### Entries shown
————
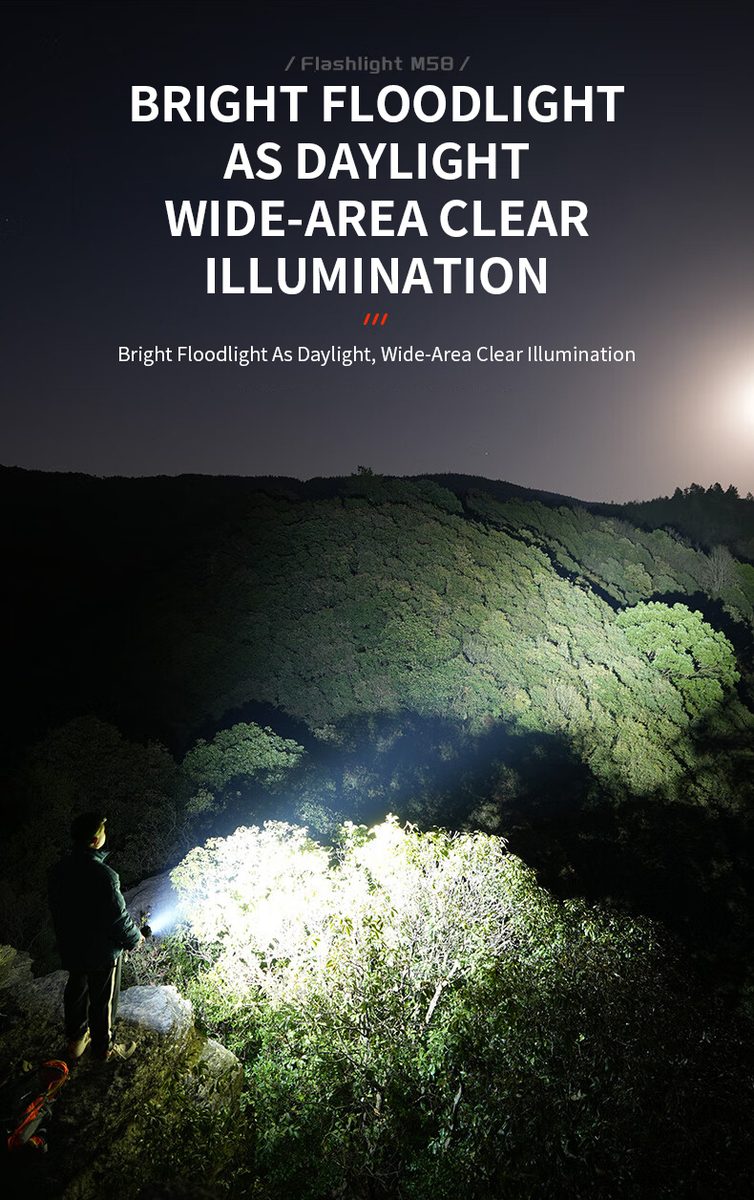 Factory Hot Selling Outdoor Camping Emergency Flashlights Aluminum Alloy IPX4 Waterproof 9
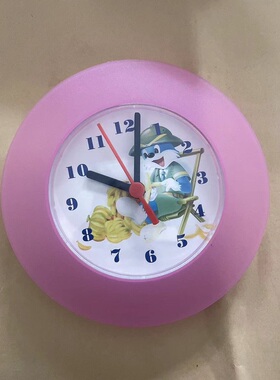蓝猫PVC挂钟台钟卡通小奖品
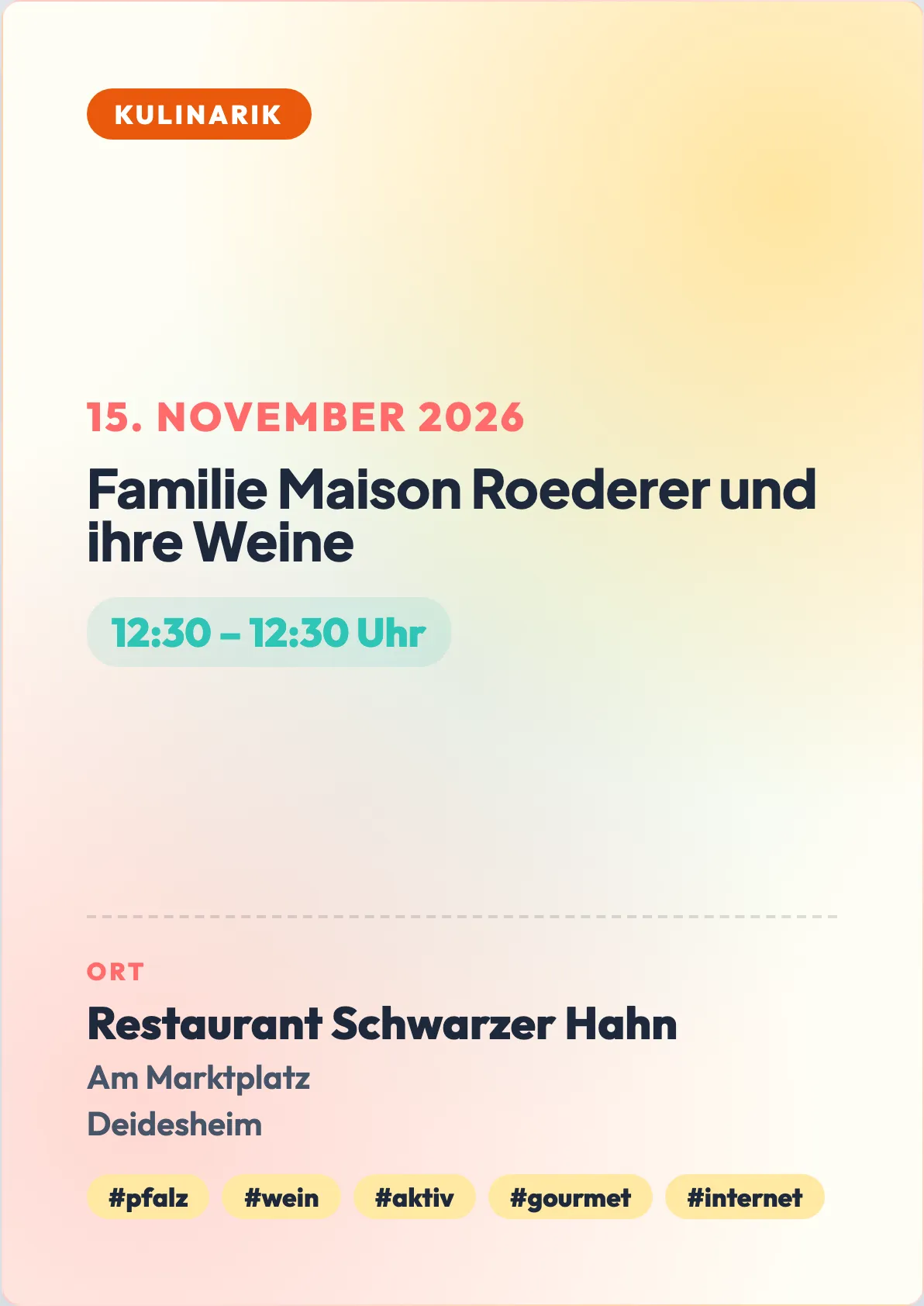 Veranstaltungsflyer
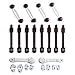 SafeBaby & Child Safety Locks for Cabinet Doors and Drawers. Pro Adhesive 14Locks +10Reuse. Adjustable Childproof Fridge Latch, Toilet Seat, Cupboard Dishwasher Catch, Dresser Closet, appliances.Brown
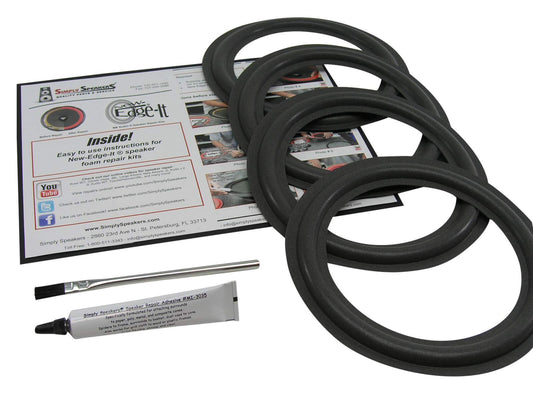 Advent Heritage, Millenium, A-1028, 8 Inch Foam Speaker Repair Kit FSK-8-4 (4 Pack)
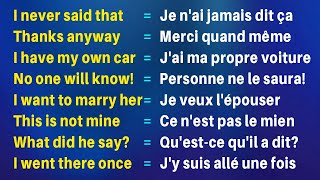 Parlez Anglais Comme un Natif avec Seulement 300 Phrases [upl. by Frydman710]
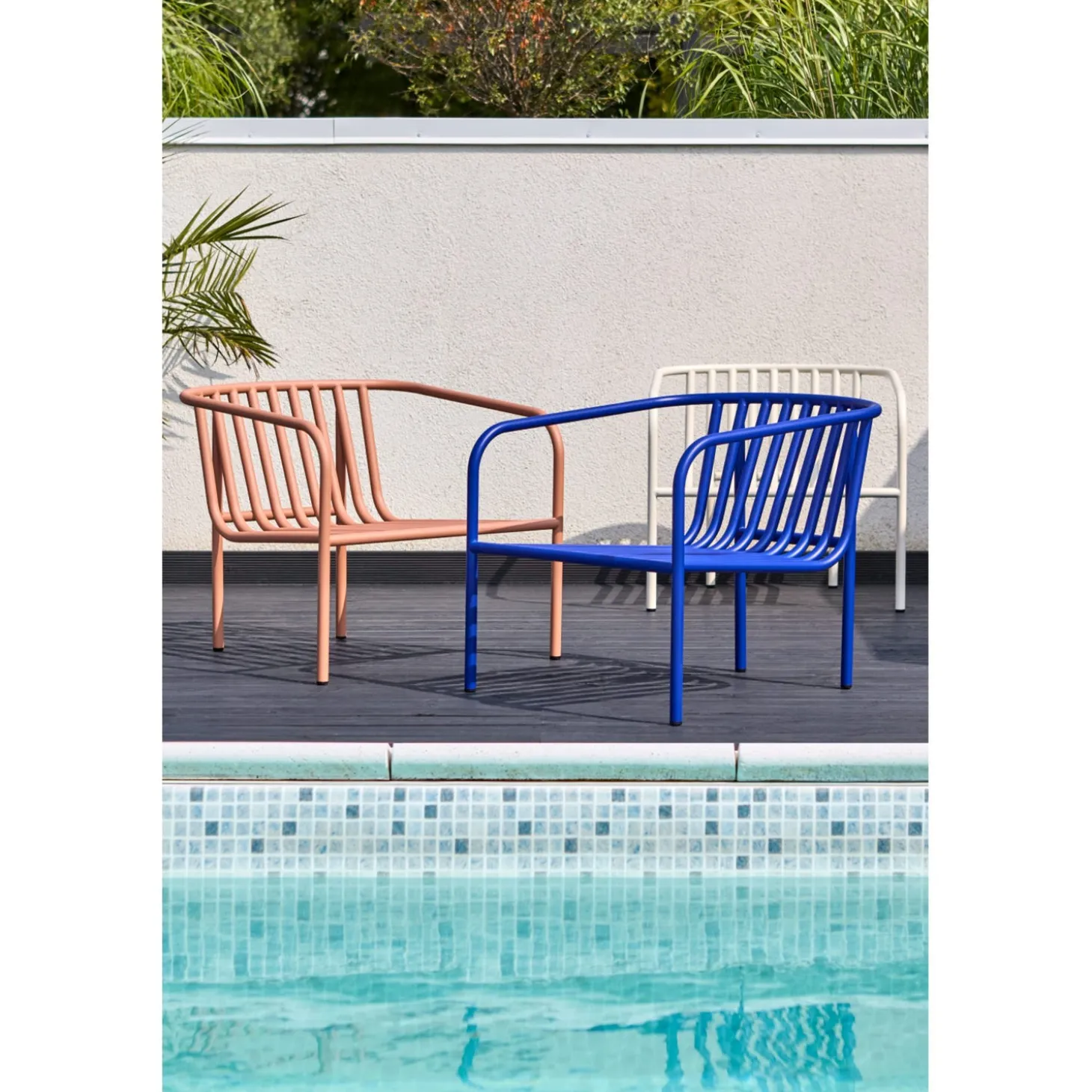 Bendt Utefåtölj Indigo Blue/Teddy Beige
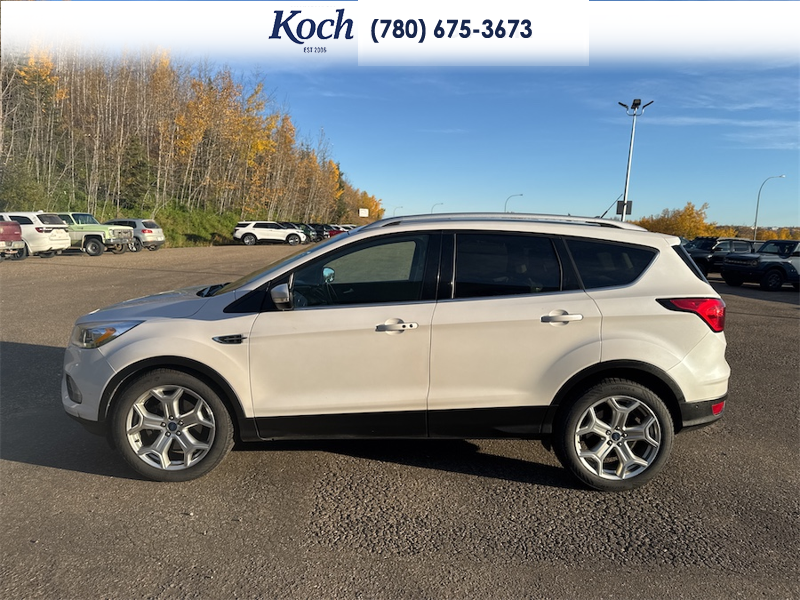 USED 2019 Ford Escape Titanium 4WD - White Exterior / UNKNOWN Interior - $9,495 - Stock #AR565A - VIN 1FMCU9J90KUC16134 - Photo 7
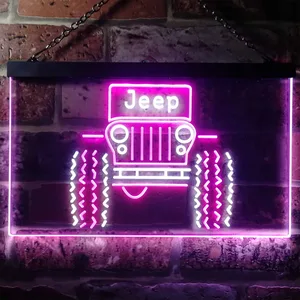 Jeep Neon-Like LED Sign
————
### Description of the task
Copy the text of all nine records above character for character, one record per line, without the pictures.

### Response to the task
 Factory Hot Selling Outdoor Camping Emergency Flashlights Aluminum Alloy IPX4 Waterproof 9
蓝猫PVC挂钟台钟卡通小奖品
 Veranstaltungsflyer
 SafeBaby & Child Safety Locks for Cabinet Doors and Drawers. Pro Adhesive 14Locks +10Reuse. Adjustable Childproof Fridge Latch, Toilet Seat, Cupboard Dishwasher Catch, Dresser Closet, appliances.Brown
 Advent Heritage, Millenium, A-1028, 8 Inch Foam Speaker Repair Kit FSK-8-4 (4 Pack)
 Parlez Anglais Comme un Natif avec Seulement 300 Phrases [upl. by Frydman710]
 Bendt Utefåtölj Indigo Blue/Teddy Beige
 USED 2019 Ford Escape Titanium 4WD - White Exterior / UNKNOWN Interior - $9,495 - Stock #AR565A - VIN 1FMCU9J90KUC16134 - Photo 7
 Jeep Neon-Like LED Sign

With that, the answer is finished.